CONSIGNES »
- 1) Pouvez-vous résumer en deux phrases le portrait de Christian Jacquement ?
- 2) Répondez à ces questions sur le portrait de Christian Jacquement :
(a) Quelle surface de vigne Christian propose-t-il de planter ?
(b) Quel ouvrage devient son livre de chevet ?
(c) Quel métier considère-t-il comme son métier premier ?
- 3) Pouvez-vous poursuivre le portrait de Christian Jacquement à la suite de sa dernière phrase ?

EXTRAIT »
◇ ◇ ◇ ◇ ◇
On le sait, le vin conventionnel français est loin d’être un produit naturel, qui plus est en Gironde ! Or, si le climat océanique du Bordelais ne facilite pas la conversion en bio, une poignée de viticulteurs choisissent d’aller à contre-courant. Christian Jacquement, la foi vigneronne chevillée au corps et à l’âme, compte parmi ceux-là. Rencontre à la veille des vendanges…
L’histoire de Christian est aussi simple qu’une suite arithmétique. Il y a quelques années, ses beaux-parents achètent, à Saint-Magne-de-Castillon, une chartreuse du 18e et son parc, dominant la Dordogne, à l’écart du vignoble éponyme. Professeur de mathématiques, Christian leur fait alors une proposition plutôt atypique : planter 1,5 hectare de vigne sur leur terre. « L’idée était simple. Faire du vin, en bio bien sûr. » La belle famille se laisse convaincre, le quadragénaire se lance, le Château Franc La Fleur est presque né.
Cartésien et réfléchi, mais bien décidé à mener une double vie, le fils de métayer potasse tant et plus les ouvrages de Steiner sur les principes biodynamiques. Le cours aux agriculteurs devient, dès lors, son livre de chevet. S’en suivront une multitude de stages chez des copains biodynamistes. D’ailleurs, entre deux fûts de chêne, Christian partira chercher son calendrier lunaire afin de nous exposer le principe des lunes montantes et descendantes, des jours racines, feuilles et fleurs, avant de nous embarquer dans ses vignes.
Passionné, intarissable, le professeur raconte : « Je voulais continuer à enseigner parce que cela reste mon métier premier et j’avais besoin d’une bouffée d’air ! La vigne me la procure au-delà de ce que je m’étais imaginé. »
◇ ◇ ◇ ◇ ◇
DONNÉES FOURNIES »

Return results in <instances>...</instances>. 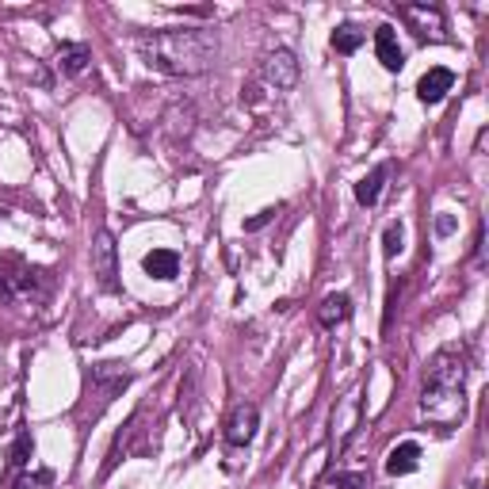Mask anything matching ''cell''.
Segmentation results:
<instances>
[{
    "mask_svg": "<svg viewBox=\"0 0 489 489\" xmlns=\"http://www.w3.org/2000/svg\"><path fill=\"white\" fill-rule=\"evenodd\" d=\"M138 54L149 69L169 76H199L214 66L218 38L203 28H172L138 38Z\"/></svg>",
    "mask_w": 489,
    "mask_h": 489,
    "instance_id": "1",
    "label": "cell"
},
{
    "mask_svg": "<svg viewBox=\"0 0 489 489\" xmlns=\"http://www.w3.org/2000/svg\"><path fill=\"white\" fill-rule=\"evenodd\" d=\"M462 413H467V349L447 344L424 367L421 417L452 429L455 421H462Z\"/></svg>",
    "mask_w": 489,
    "mask_h": 489,
    "instance_id": "2",
    "label": "cell"
},
{
    "mask_svg": "<svg viewBox=\"0 0 489 489\" xmlns=\"http://www.w3.org/2000/svg\"><path fill=\"white\" fill-rule=\"evenodd\" d=\"M50 294V276L43 268H28L16 261V272H4L0 261V302H43Z\"/></svg>",
    "mask_w": 489,
    "mask_h": 489,
    "instance_id": "3",
    "label": "cell"
},
{
    "mask_svg": "<svg viewBox=\"0 0 489 489\" xmlns=\"http://www.w3.org/2000/svg\"><path fill=\"white\" fill-rule=\"evenodd\" d=\"M92 276L104 291L119 287V253H115V237L108 229H100L96 241H92Z\"/></svg>",
    "mask_w": 489,
    "mask_h": 489,
    "instance_id": "4",
    "label": "cell"
},
{
    "mask_svg": "<svg viewBox=\"0 0 489 489\" xmlns=\"http://www.w3.org/2000/svg\"><path fill=\"white\" fill-rule=\"evenodd\" d=\"M261 76L276 92H287V88H294V81H299V61H294L291 50H272V54H264V61H261Z\"/></svg>",
    "mask_w": 489,
    "mask_h": 489,
    "instance_id": "5",
    "label": "cell"
},
{
    "mask_svg": "<svg viewBox=\"0 0 489 489\" xmlns=\"http://www.w3.org/2000/svg\"><path fill=\"white\" fill-rule=\"evenodd\" d=\"M256 424H261V409L249 405V402L237 405L234 413H229V421H226V444H229V447H244V444H253Z\"/></svg>",
    "mask_w": 489,
    "mask_h": 489,
    "instance_id": "6",
    "label": "cell"
},
{
    "mask_svg": "<svg viewBox=\"0 0 489 489\" xmlns=\"http://www.w3.org/2000/svg\"><path fill=\"white\" fill-rule=\"evenodd\" d=\"M356 424H359V394H349L341 402L337 413H333V452H337V455L349 447Z\"/></svg>",
    "mask_w": 489,
    "mask_h": 489,
    "instance_id": "7",
    "label": "cell"
},
{
    "mask_svg": "<svg viewBox=\"0 0 489 489\" xmlns=\"http://www.w3.org/2000/svg\"><path fill=\"white\" fill-rule=\"evenodd\" d=\"M452 88H455V73L444 69V66H436V69H429L417 81V100H421V104H440Z\"/></svg>",
    "mask_w": 489,
    "mask_h": 489,
    "instance_id": "8",
    "label": "cell"
},
{
    "mask_svg": "<svg viewBox=\"0 0 489 489\" xmlns=\"http://www.w3.org/2000/svg\"><path fill=\"white\" fill-rule=\"evenodd\" d=\"M402 16L413 23V31L421 35V38H440V31H444V12L440 8H429V4H405L402 8Z\"/></svg>",
    "mask_w": 489,
    "mask_h": 489,
    "instance_id": "9",
    "label": "cell"
},
{
    "mask_svg": "<svg viewBox=\"0 0 489 489\" xmlns=\"http://www.w3.org/2000/svg\"><path fill=\"white\" fill-rule=\"evenodd\" d=\"M375 54L382 61V69H390V73H397L405 66V54H402V46H397V35H394L390 23H382L375 31Z\"/></svg>",
    "mask_w": 489,
    "mask_h": 489,
    "instance_id": "10",
    "label": "cell"
},
{
    "mask_svg": "<svg viewBox=\"0 0 489 489\" xmlns=\"http://www.w3.org/2000/svg\"><path fill=\"white\" fill-rule=\"evenodd\" d=\"M421 467V447L413 440L397 444L390 455H386V474H394V478H402V474H413Z\"/></svg>",
    "mask_w": 489,
    "mask_h": 489,
    "instance_id": "11",
    "label": "cell"
},
{
    "mask_svg": "<svg viewBox=\"0 0 489 489\" xmlns=\"http://www.w3.org/2000/svg\"><path fill=\"white\" fill-rule=\"evenodd\" d=\"M149 279H176L180 276V256L172 249H153L146 253V261H141Z\"/></svg>",
    "mask_w": 489,
    "mask_h": 489,
    "instance_id": "12",
    "label": "cell"
},
{
    "mask_svg": "<svg viewBox=\"0 0 489 489\" xmlns=\"http://www.w3.org/2000/svg\"><path fill=\"white\" fill-rule=\"evenodd\" d=\"M386 176H390V164H379V169H371L364 180H359V184H356V203H359V207H375L379 196H382Z\"/></svg>",
    "mask_w": 489,
    "mask_h": 489,
    "instance_id": "13",
    "label": "cell"
},
{
    "mask_svg": "<svg viewBox=\"0 0 489 489\" xmlns=\"http://www.w3.org/2000/svg\"><path fill=\"white\" fill-rule=\"evenodd\" d=\"M352 317V299H349V294H329V299L325 302H321V310H317V321H321V325H325V329H333V325H341V321H349Z\"/></svg>",
    "mask_w": 489,
    "mask_h": 489,
    "instance_id": "14",
    "label": "cell"
},
{
    "mask_svg": "<svg viewBox=\"0 0 489 489\" xmlns=\"http://www.w3.org/2000/svg\"><path fill=\"white\" fill-rule=\"evenodd\" d=\"M88 61H92V54H88V46H81V43H66V46L58 50V69L66 73V76L84 73Z\"/></svg>",
    "mask_w": 489,
    "mask_h": 489,
    "instance_id": "15",
    "label": "cell"
},
{
    "mask_svg": "<svg viewBox=\"0 0 489 489\" xmlns=\"http://www.w3.org/2000/svg\"><path fill=\"white\" fill-rule=\"evenodd\" d=\"M359 43H364V31H359L356 23H341V28L333 31V50H337V54H352V50H359Z\"/></svg>",
    "mask_w": 489,
    "mask_h": 489,
    "instance_id": "16",
    "label": "cell"
},
{
    "mask_svg": "<svg viewBox=\"0 0 489 489\" xmlns=\"http://www.w3.org/2000/svg\"><path fill=\"white\" fill-rule=\"evenodd\" d=\"M402 241H405V229H402V222H390V226H386V234H382V253H386V261H394V256L405 249Z\"/></svg>",
    "mask_w": 489,
    "mask_h": 489,
    "instance_id": "17",
    "label": "cell"
},
{
    "mask_svg": "<svg viewBox=\"0 0 489 489\" xmlns=\"http://www.w3.org/2000/svg\"><path fill=\"white\" fill-rule=\"evenodd\" d=\"M31 452H35L31 436H28V432H20V440H16V452H12V462H16V467H28V462H31Z\"/></svg>",
    "mask_w": 489,
    "mask_h": 489,
    "instance_id": "18",
    "label": "cell"
},
{
    "mask_svg": "<svg viewBox=\"0 0 489 489\" xmlns=\"http://www.w3.org/2000/svg\"><path fill=\"white\" fill-rule=\"evenodd\" d=\"M50 482H54V474L38 470V474H23V478L16 482V489H50Z\"/></svg>",
    "mask_w": 489,
    "mask_h": 489,
    "instance_id": "19",
    "label": "cell"
},
{
    "mask_svg": "<svg viewBox=\"0 0 489 489\" xmlns=\"http://www.w3.org/2000/svg\"><path fill=\"white\" fill-rule=\"evenodd\" d=\"M337 489H367L364 474H337Z\"/></svg>",
    "mask_w": 489,
    "mask_h": 489,
    "instance_id": "20",
    "label": "cell"
},
{
    "mask_svg": "<svg viewBox=\"0 0 489 489\" xmlns=\"http://www.w3.org/2000/svg\"><path fill=\"white\" fill-rule=\"evenodd\" d=\"M272 214H276V211H264V214H256L253 222H244V229H261V226H264V222H268V218H272Z\"/></svg>",
    "mask_w": 489,
    "mask_h": 489,
    "instance_id": "21",
    "label": "cell"
},
{
    "mask_svg": "<svg viewBox=\"0 0 489 489\" xmlns=\"http://www.w3.org/2000/svg\"><path fill=\"white\" fill-rule=\"evenodd\" d=\"M436 229H440V234H452V229H455V218H440V222H436Z\"/></svg>",
    "mask_w": 489,
    "mask_h": 489,
    "instance_id": "22",
    "label": "cell"
}]
</instances>
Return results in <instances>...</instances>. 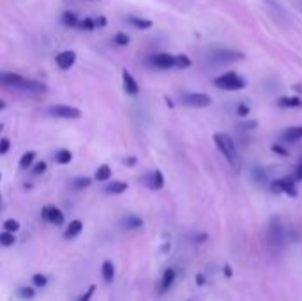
◇ ◇ ◇ ◇ ◇
RÉPONSES PAR CONSIGNE »
- 1) Professeur de mathématiques, Christian Jacquement a proposé à ses beaux-parents, qui avaient acheté une chartreuse du 18e à Saint-Magne-de-Castillon, d'y planter 1,5 hectare de vigne pour faire du vin bio, et le Château Franc La Fleur est presque né. Nourri des ouvrages de Steiner sur la biodynamie et de nombreux stages, il continue d'enseigner, car la vigne lui procure la bouffée d'air dont il avait besoin.

- 2)
(a) 1,5 hectare.
(b) Le cours aux agriculteurs.
(c) L'enseignement.

- 3)
L’alchimiste hédoniste, comme tout viticulteur bio qui se respecte, recourt ainsi à une armada de systèmes D, parmi lesquels la camomille à dose homéopathique en prévention (2 grammes/hectare), la bouillie bordelaise (à dose infime car elle contient du cuivre qui compte parmi les métaux lourds), des macérats de plantes : ortie, prêle, fougère, appliquées selon lesdits courants lunaires, une succession de rosiers (pour prévenir l’arrivée de l’oïdium) et autres pinces à phéromones (méthode de confusion sexuelle) à destination des chenilles dévastatrices… Si l’homme n’a pas demandé la certification en biodynamie, il va beaucoup plus loin que les préceptes d’une législation européenne trop permissive, à son goût, pour la bio.
La bio représente désormais 7,5 % des surfaces viticoles en Aquitaine, avec 715 propriétés réparties sur 10 000 hectares.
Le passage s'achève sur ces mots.